Moreover, "It was not subject to business conduct standards for its back office functions," he said. "AIG's failure was essentially a failure of a central counterparty in the sense that it internalized the credit risks of its trades," he added.

He said that "approximately $180 billion of our tax dollars went into AIG – that is nearly $414 million per each of your congressional districts," although AIG last week said that the amount it now owes the American people is $83 billion.

"While a year has passed and the system appears to have stabilized, we cannot relent in our mission to vigorously address weaknesses and gaps in our regulatory structure," Mr. Gensler said.

But Republicans on the committee disagreed. Rep. Scott Garrett, R-N.J., argued that placing more trades on
exchanges would do nothing to prevent the chance of another systemic-risk
collapse like AIG and could diminish the market because certain products
may not be conducive for exchange trading.
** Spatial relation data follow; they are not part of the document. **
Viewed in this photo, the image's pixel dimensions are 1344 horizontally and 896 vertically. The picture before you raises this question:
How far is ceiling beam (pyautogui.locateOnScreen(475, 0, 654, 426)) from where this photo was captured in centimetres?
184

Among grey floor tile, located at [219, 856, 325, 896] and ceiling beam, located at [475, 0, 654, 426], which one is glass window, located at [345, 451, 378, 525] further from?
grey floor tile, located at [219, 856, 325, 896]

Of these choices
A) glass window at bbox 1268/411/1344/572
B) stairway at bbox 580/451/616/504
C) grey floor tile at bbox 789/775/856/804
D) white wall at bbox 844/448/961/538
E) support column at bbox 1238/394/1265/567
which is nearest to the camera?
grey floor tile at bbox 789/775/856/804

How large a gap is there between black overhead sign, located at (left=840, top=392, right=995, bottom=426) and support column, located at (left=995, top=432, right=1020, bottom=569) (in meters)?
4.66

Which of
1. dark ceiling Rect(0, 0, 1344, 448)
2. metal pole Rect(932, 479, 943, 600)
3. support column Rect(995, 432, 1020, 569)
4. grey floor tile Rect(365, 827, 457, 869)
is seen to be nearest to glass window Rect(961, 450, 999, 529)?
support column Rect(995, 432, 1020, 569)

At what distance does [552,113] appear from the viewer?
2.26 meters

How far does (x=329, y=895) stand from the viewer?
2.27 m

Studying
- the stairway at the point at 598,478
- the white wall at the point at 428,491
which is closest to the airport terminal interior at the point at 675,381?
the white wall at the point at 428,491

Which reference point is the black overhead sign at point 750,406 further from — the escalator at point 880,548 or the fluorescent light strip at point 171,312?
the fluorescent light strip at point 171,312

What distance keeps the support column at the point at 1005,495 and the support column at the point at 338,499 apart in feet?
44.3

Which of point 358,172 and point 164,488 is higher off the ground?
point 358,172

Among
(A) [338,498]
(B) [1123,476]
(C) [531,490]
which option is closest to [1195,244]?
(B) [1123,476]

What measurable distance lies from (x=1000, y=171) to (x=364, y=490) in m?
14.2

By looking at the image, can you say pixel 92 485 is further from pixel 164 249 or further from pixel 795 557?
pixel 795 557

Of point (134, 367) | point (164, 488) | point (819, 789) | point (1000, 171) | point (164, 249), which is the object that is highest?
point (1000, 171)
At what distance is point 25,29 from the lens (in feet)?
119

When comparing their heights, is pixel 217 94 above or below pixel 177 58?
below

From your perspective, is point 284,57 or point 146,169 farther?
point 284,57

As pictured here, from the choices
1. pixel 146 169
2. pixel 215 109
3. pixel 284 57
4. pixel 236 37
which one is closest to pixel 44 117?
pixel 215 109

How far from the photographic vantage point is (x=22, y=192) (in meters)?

Rep. Jeb Hensarling, R-Texas, argued that derivatives overall were not the cause of the financial crisis. "Maybe derivatives didn't work in AIG's case, but a lot of firms were spared a fate that could be worse but that they used derivatives to limit their risk," he said.

In an amendment to the legislation firms would be designated as major swap participants if their activity would expose their counterparties to significant losses.

The legislation also provides authority to the Securities and Exchange Commission and the Commodity Futures Trading Commission to exempt firms from falling under the definition.

As passed by the Financial Services Committee, the bill mandates that all derivatives transactions, both standard and customized, be reported to a central trade repository. This is designed as a way of creating price transparency in what is often an opaque market, members of the committee were told.

It also would require the Commodity Futures Trading Commission and Securities and Exchange Commission to accept foreign regulations if they are comparable to U.S. regulation. It also would require that both counterparties on a particular trade to report it to either the SEC or the CFTC.